WHAT TO DO -> Please extract the records that follow and reproduce every line of them verbatim, keeping all wording, numbers and line breaks unchanged.

(Stored dataset records)
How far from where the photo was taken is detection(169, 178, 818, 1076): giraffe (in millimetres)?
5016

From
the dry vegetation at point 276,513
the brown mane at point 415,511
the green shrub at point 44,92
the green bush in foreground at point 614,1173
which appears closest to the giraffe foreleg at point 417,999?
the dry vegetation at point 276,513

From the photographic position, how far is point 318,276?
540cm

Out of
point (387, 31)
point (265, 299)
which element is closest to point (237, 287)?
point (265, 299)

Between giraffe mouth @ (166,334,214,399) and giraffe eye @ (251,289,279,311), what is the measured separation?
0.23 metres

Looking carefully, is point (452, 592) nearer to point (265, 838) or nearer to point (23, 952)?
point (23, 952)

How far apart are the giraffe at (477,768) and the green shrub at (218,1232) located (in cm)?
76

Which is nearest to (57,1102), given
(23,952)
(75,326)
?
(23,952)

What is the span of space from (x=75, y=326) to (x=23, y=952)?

FINAL RESULT ->
How far from where the photo was taken is detection(169, 178, 818, 1076): giraffe (in millimetres)?
5016

From
the dry vegetation at point 276,513
the brown mane at point 415,511
the green shrub at point 44,92
the green bush in foreground at point 614,1173
which appears closest to the giraffe foreleg at point 417,999?
the dry vegetation at point 276,513

From the photographic position, how far is point 318,276?
540cm

Out of
point (387, 31)
point (265, 299)
which element is closest to point (237, 287)?
point (265, 299)

Between giraffe mouth @ (166,334,214,399) and giraffe eye @ (251,289,279,311), what is the measured separation?
0.23 metres

Looking carefully, is point (452, 592) nearer to point (265, 838) or nearer to point (23, 952)?
point (23, 952)

How far apart are the giraffe at (477,768) and the green shrub at (218,1232) located (in cm)?
76

Which is nearest to (57,1102), given
(23,952)
(75,326)
?
(23,952)

What is the span of space from (x=75, y=326) to (x=23, y=952)?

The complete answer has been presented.